Bei Nacht und Nebel trifft niemand gerne auf dunkle Gestalten. Neurobiologen haben dafür einen möglichen Grund entdeckt: In unklaren Situationen werden die Schreckreaktionen des Gehirns am Verstand vorbei aktiviert. Zwar besitzt der Mensch auch ein Alarmsystem, das den Weg über die höheren Funktionen des Nervensystems nimmt, aber in brenzligen Lagen verzichtet das Gehirn lieber auf den langen Draht, berichten Schweizer Wissenschaftler im Fachmagazin „Nature Neuroscience“ (Online-Vorabveröffentlichung vom 11. Mai).
Hirnforscher um Patrik Vuilleumier von der Universität Genf zeigten Versuchspersonen Bilder mit verschwommenen und klar dargestellten Gesichtern und beobachteten dabei mit einem Tomographen die Gehirnaktivität der Probanden. Ein Teil der auf den Bildern Dargestellten schaute mit einem bedrohlichen Ausdruck auf ihren Betrachter. Erstaunlicherweise reagierten die Alarmregionen im Gehirn der Versuchspersonen auf die unscharfen Gesichter sehr viel schneller, berichten die Forscher. Deutliche Bilder würden dagegen wohl erst eingehend analysiert, bevor im Gehirn die Alarmglocken läuten.

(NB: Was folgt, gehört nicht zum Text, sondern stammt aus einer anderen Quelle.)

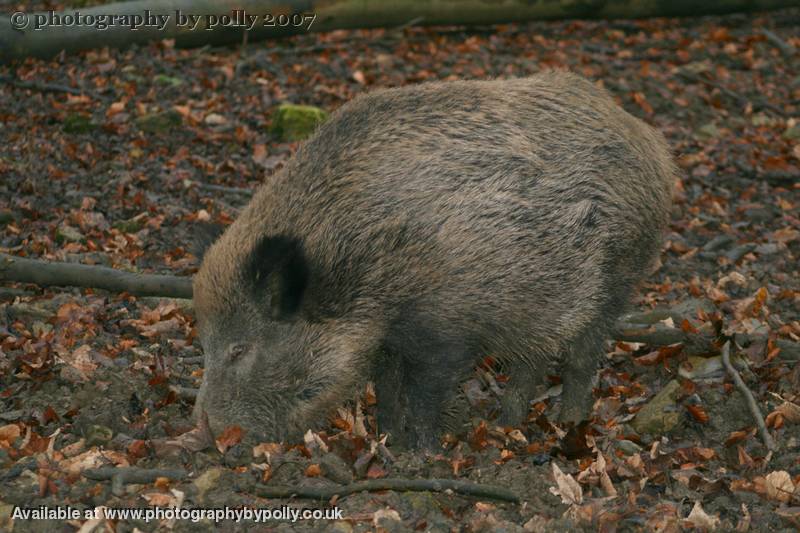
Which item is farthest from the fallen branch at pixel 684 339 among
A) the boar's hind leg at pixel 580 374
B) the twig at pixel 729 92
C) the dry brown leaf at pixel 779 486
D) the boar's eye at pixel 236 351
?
the twig at pixel 729 92

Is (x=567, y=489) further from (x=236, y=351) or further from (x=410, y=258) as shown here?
(x=236, y=351)

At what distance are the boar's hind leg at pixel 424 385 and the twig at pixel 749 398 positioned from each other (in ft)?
5.23

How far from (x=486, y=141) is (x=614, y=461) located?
6.00 ft

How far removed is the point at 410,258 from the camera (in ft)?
15.6

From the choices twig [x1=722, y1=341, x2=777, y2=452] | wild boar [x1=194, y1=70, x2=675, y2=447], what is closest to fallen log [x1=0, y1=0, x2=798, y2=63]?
wild boar [x1=194, y1=70, x2=675, y2=447]

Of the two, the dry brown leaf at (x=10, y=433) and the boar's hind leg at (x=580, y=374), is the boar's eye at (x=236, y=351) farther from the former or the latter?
the boar's hind leg at (x=580, y=374)

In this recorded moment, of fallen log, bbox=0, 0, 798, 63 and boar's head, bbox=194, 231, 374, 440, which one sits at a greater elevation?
fallen log, bbox=0, 0, 798, 63

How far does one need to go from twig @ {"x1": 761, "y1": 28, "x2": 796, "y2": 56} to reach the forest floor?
1.3 inches

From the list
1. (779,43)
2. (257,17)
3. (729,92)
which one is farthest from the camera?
(779,43)

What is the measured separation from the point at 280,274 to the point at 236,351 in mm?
500

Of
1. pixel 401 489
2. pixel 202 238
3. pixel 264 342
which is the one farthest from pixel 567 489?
pixel 202 238

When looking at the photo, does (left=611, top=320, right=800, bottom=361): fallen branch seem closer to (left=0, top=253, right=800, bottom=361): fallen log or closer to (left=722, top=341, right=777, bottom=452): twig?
(left=0, top=253, right=800, bottom=361): fallen log

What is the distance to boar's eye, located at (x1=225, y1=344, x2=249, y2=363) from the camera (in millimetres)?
4797

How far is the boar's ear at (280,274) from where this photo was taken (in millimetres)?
4566
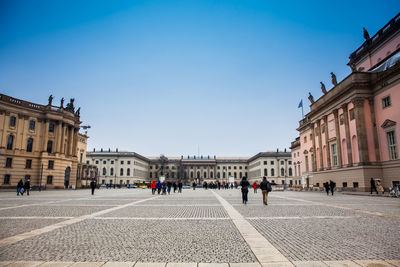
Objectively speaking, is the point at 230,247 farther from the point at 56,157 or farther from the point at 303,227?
the point at 56,157

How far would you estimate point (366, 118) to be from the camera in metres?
32.3

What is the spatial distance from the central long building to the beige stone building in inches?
1875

Zu den wichtigsten Schreckregionen im Gehirn, die auch Vuilleumier und seine Kollegen in Augenschein genommen haben, gehört der tief hinter den Schläfen gelegene Mandelkern. Er besitzt einen direkte Verbindung zu den Augen, die er in gefährlichen oder unklaren Situation ? etwa bei Nacht und Nebel ? offenbar auch nutzt. Frühere Untersuchungen haben bereites gezeigt, dass der Mandelkern beim Anblick von Schlangen oder Spinnen mit Panik reagieren kann, bevor das Großhirn die Situation durchschaut.